FLIP had a variety of booms and winches for deploying equipment. The winches could carry loads up to 1,000 pounds and the booms were capable of carrying loads out to the ends of the booms of up to 800 pounds.
For unique requirements, the MPL Industrial Shop could construct special mountings to assist in the deployment of sensors or for mounting equipment directly on FLIP. An example of unique installations occurred in 2012 when the MPL Industrial Shop constructed an extensive special mounting on FLIP in support of an Office of Naval Research project.
The stability and size of FLIP made it possible to study the physics and energetics of surface and volume processes in both the ocean and the atmosphere near the air-sea surface as well as surface processes just below the interface with Doppler sonar [frequencies from 75 to 200 kHz].
For example, it is possible to study internal wave motion in about a cubic kilometer of the upper ocean in a very unique manner by using Doppler sonars developed by scientists at MPL. When mounted on FLIP, in 20-meter range bins, the movement of the ocean could be measured to an accuracy of 1 cm/sec relative to FLIP in a cubic kilometer of the ocean if FLIP was drifting or a larger volume if FLIP was moored. The 75 kHz sonar was rated at 35 KW and is made up of 1720 elements assembled in trapezoidal modules, that can be mounted individually or all together in a single high-resolution narrow beam array.
Surface wave slopes or surface wavelengths can be measured from 40 meters at the lowest frequency down to 5 meters at the highest frequency with the various Doppler sonar. Measurements have been made of momentum flux, strain, Langmuir cell circulation and wave slope distribution.
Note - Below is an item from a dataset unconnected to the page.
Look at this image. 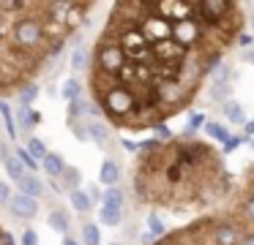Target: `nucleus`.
I'll use <instances>...</instances> for the list:
<instances>
[{"instance_id":"423d86ee","label":"nucleus","mask_w":254,"mask_h":245,"mask_svg":"<svg viewBox=\"0 0 254 245\" xmlns=\"http://www.w3.org/2000/svg\"><path fill=\"white\" fill-rule=\"evenodd\" d=\"M121 212H123V191L121 185L118 188H107L101 194V212H99V221L104 226H118L121 223Z\"/></svg>"},{"instance_id":"ddd939ff","label":"nucleus","mask_w":254,"mask_h":245,"mask_svg":"<svg viewBox=\"0 0 254 245\" xmlns=\"http://www.w3.org/2000/svg\"><path fill=\"white\" fill-rule=\"evenodd\" d=\"M68 199H71V207L74 210L79 212V215H85V212L90 210V196L85 194L82 188H77V191H71V194H68Z\"/></svg>"},{"instance_id":"dca6fc26","label":"nucleus","mask_w":254,"mask_h":245,"mask_svg":"<svg viewBox=\"0 0 254 245\" xmlns=\"http://www.w3.org/2000/svg\"><path fill=\"white\" fill-rule=\"evenodd\" d=\"M224 117L230 120V123H241V120H243V109H241V103L227 101V103H224Z\"/></svg>"},{"instance_id":"9b49d317","label":"nucleus","mask_w":254,"mask_h":245,"mask_svg":"<svg viewBox=\"0 0 254 245\" xmlns=\"http://www.w3.org/2000/svg\"><path fill=\"white\" fill-rule=\"evenodd\" d=\"M19 194H25V196H30V199H36V196L44 194V183H41L36 174H28V177L22 180V185H19Z\"/></svg>"},{"instance_id":"7ed1b4c3","label":"nucleus","mask_w":254,"mask_h":245,"mask_svg":"<svg viewBox=\"0 0 254 245\" xmlns=\"http://www.w3.org/2000/svg\"><path fill=\"white\" fill-rule=\"evenodd\" d=\"M96 8L79 0H0V101L33 87Z\"/></svg>"},{"instance_id":"4be33fe9","label":"nucleus","mask_w":254,"mask_h":245,"mask_svg":"<svg viewBox=\"0 0 254 245\" xmlns=\"http://www.w3.org/2000/svg\"><path fill=\"white\" fill-rule=\"evenodd\" d=\"M0 245H17V243H14V237H11V232H8L3 223H0Z\"/></svg>"},{"instance_id":"a878e982","label":"nucleus","mask_w":254,"mask_h":245,"mask_svg":"<svg viewBox=\"0 0 254 245\" xmlns=\"http://www.w3.org/2000/svg\"><path fill=\"white\" fill-rule=\"evenodd\" d=\"M63 245H77V243H74V237H63Z\"/></svg>"},{"instance_id":"9d476101","label":"nucleus","mask_w":254,"mask_h":245,"mask_svg":"<svg viewBox=\"0 0 254 245\" xmlns=\"http://www.w3.org/2000/svg\"><path fill=\"white\" fill-rule=\"evenodd\" d=\"M41 166H44V172L50 174V177H63V174H66V169H68L66 161H63L58 152H50V155L41 161Z\"/></svg>"},{"instance_id":"6ab92c4d","label":"nucleus","mask_w":254,"mask_h":245,"mask_svg":"<svg viewBox=\"0 0 254 245\" xmlns=\"http://www.w3.org/2000/svg\"><path fill=\"white\" fill-rule=\"evenodd\" d=\"M63 180L68 183V188H71V191H77V185H79V180H82V174H79V169H71V166H68L66 174H63Z\"/></svg>"},{"instance_id":"0eeeda50","label":"nucleus","mask_w":254,"mask_h":245,"mask_svg":"<svg viewBox=\"0 0 254 245\" xmlns=\"http://www.w3.org/2000/svg\"><path fill=\"white\" fill-rule=\"evenodd\" d=\"M0 163H3V169L8 172V177H11L14 183L22 185V180L28 177V163L22 161V155H19L17 150H8L6 142H0Z\"/></svg>"},{"instance_id":"bb28decb","label":"nucleus","mask_w":254,"mask_h":245,"mask_svg":"<svg viewBox=\"0 0 254 245\" xmlns=\"http://www.w3.org/2000/svg\"><path fill=\"white\" fill-rule=\"evenodd\" d=\"M112 245H121V243H112Z\"/></svg>"},{"instance_id":"f03ea898","label":"nucleus","mask_w":254,"mask_h":245,"mask_svg":"<svg viewBox=\"0 0 254 245\" xmlns=\"http://www.w3.org/2000/svg\"><path fill=\"white\" fill-rule=\"evenodd\" d=\"M235 177L213 142L194 134L150 139L131 161L137 207L167 215L202 218L230 201Z\"/></svg>"},{"instance_id":"6e6552de","label":"nucleus","mask_w":254,"mask_h":245,"mask_svg":"<svg viewBox=\"0 0 254 245\" xmlns=\"http://www.w3.org/2000/svg\"><path fill=\"white\" fill-rule=\"evenodd\" d=\"M8 210H11V215L17 218V221H28V218H33L36 212H39V201L25 196V194H14Z\"/></svg>"},{"instance_id":"aec40b11","label":"nucleus","mask_w":254,"mask_h":245,"mask_svg":"<svg viewBox=\"0 0 254 245\" xmlns=\"http://www.w3.org/2000/svg\"><path fill=\"white\" fill-rule=\"evenodd\" d=\"M11 199H14V194H11V188H8V183L6 180H0V207L11 204Z\"/></svg>"},{"instance_id":"412c9836","label":"nucleus","mask_w":254,"mask_h":245,"mask_svg":"<svg viewBox=\"0 0 254 245\" xmlns=\"http://www.w3.org/2000/svg\"><path fill=\"white\" fill-rule=\"evenodd\" d=\"M77 93H79L77 82H74V79H68V82H66V87H63V96L68 98V103H71V101H77Z\"/></svg>"},{"instance_id":"b1692460","label":"nucleus","mask_w":254,"mask_h":245,"mask_svg":"<svg viewBox=\"0 0 254 245\" xmlns=\"http://www.w3.org/2000/svg\"><path fill=\"white\" fill-rule=\"evenodd\" d=\"M36 96H39V87L33 85V87H28V90H25V93H22V96H19V98H22L25 103H33V98H36Z\"/></svg>"},{"instance_id":"2eb2a0df","label":"nucleus","mask_w":254,"mask_h":245,"mask_svg":"<svg viewBox=\"0 0 254 245\" xmlns=\"http://www.w3.org/2000/svg\"><path fill=\"white\" fill-rule=\"evenodd\" d=\"M28 152L33 158H41V161L50 155V152H47V147H44V142H41L39 136H30V139H28Z\"/></svg>"},{"instance_id":"f257e3e1","label":"nucleus","mask_w":254,"mask_h":245,"mask_svg":"<svg viewBox=\"0 0 254 245\" xmlns=\"http://www.w3.org/2000/svg\"><path fill=\"white\" fill-rule=\"evenodd\" d=\"M246 22L235 0H118L90 47V101L118 131L161 128L194 106Z\"/></svg>"},{"instance_id":"1a4fd4ad","label":"nucleus","mask_w":254,"mask_h":245,"mask_svg":"<svg viewBox=\"0 0 254 245\" xmlns=\"http://www.w3.org/2000/svg\"><path fill=\"white\" fill-rule=\"evenodd\" d=\"M99 180L107 185V188H118V183H121V166H118V163L112 161V158H107V161L101 163Z\"/></svg>"},{"instance_id":"5701e85b","label":"nucleus","mask_w":254,"mask_h":245,"mask_svg":"<svg viewBox=\"0 0 254 245\" xmlns=\"http://www.w3.org/2000/svg\"><path fill=\"white\" fill-rule=\"evenodd\" d=\"M22 245H39V234H36L33 229H28V232L22 234Z\"/></svg>"},{"instance_id":"393cba45","label":"nucleus","mask_w":254,"mask_h":245,"mask_svg":"<svg viewBox=\"0 0 254 245\" xmlns=\"http://www.w3.org/2000/svg\"><path fill=\"white\" fill-rule=\"evenodd\" d=\"M246 134H254V120H252V123H246Z\"/></svg>"},{"instance_id":"20e7f679","label":"nucleus","mask_w":254,"mask_h":245,"mask_svg":"<svg viewBox=\"0 0 254 245\" xmlns=\"http://www.w3.org/2000/svg\"><path fill=\"white\" fill-rule=\"evenodd\" d=\"M150 245H254V234L243 232L224 210H216L170 229Z\"/></svg>"},{"instance_id":"a211bd4d","label":"nucleus","mask_w":254,"mask_h":245,"mask_svg":"<svg viewBox=\"0 0 254 245\" xmlns=\"http://www.w3.org/2000/svg\"><path fill=\"white\" fill-rule=\"evenodd\" d=\"M88 128H90V139H96L99 145H107V139H110V131H107L104 125H99V123H88Z\"/></svg>"},{"instance_id":"f3484780","label":"nucleus","mask_w":254,"mask_h":245,"mask_svg":"<svg viewBox=\"0 0 254 245\" xmlns=\"http://www.w3.org/2000/svg\"><path fill=\"white\" fill-rule=\"evenodd\" d=\"M205 131H208V136H213V139H219V142H230V131L224 128V125H219V123H208L205 125Z\"/></svg>"},{"instance_id":"f8f14e48","label":"nucleus","mask_w":254,"mask_h":245,"mask_svg":"<svg viewBox=\"0 0 254 245\" xmlns=\"http://www.w3.org/2000/svg\"><path fill=\"white\" fill-rule=\"evenodd\" d=\"M47 223H50V229H55V232H61V234L68 232V215L61 210V207H58V210H50Z\"/></svg>"},{"instance_id":"39448f33","label":"nucleus","mask_w":254,"mask_h":245,"mask_svg":"<svg viewBox=\"0 0 254 245\" xmlns=\"http://www.w3.org/2000/svg\"><path fill=\"white\" fill-rule=\"evenodd\" d=\"M221 210L243 229V232L254 234V161L238 172L232 196Z\"/></svg>"},{"instance_id":"4468645a","label":"nucleus","mask_w":254,"mask_h":245,"mask_svg":"<svg viewBox=\"0 0 254 245\" xmlns=\"http://www.w3.org/2000/svg\"><path fill=\"white\" fill-rule=\"evenodd\" d=\"M82 240H85V245H101V229L96 226V223H85Z\"/></svg>"}]
</instances>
The first FLIP mooring was a single anchor moor in 5500-meter water north of Hawaii in 1969. Subsequently, a multiple anchor capability evolved. It was later possible to place FLIP in a three-anchor mooring in virtually any depth of water. In September 2001, FLIP was moored in a water depth of 4,242 meters, 250 miles southwest of Oahu, Hawaii.
Deep-water moorings took a full day to accomplish, from first light to past dusk, in waters 4,000 to 5,000 meters deep. About 50 tons of gear aboard the tow vessel were required for a deep mooring. Moorings in 4,000-meter water with a mooring scope of 1.5 have had watch circles in the range of 80 to 200 meters, depending on currents. The mooring lines were recovered and reused.
Three point moorings in the deep ocean are routine operations, especially for deployment of acoustic arrays in which flow noise must be minimized and acoustic navigation of array elements is required. The transponder system for doing Array Element Location (AEL) could be surveyed in and tied to the GPS navigation system with the GPS receiver aboard FLIP.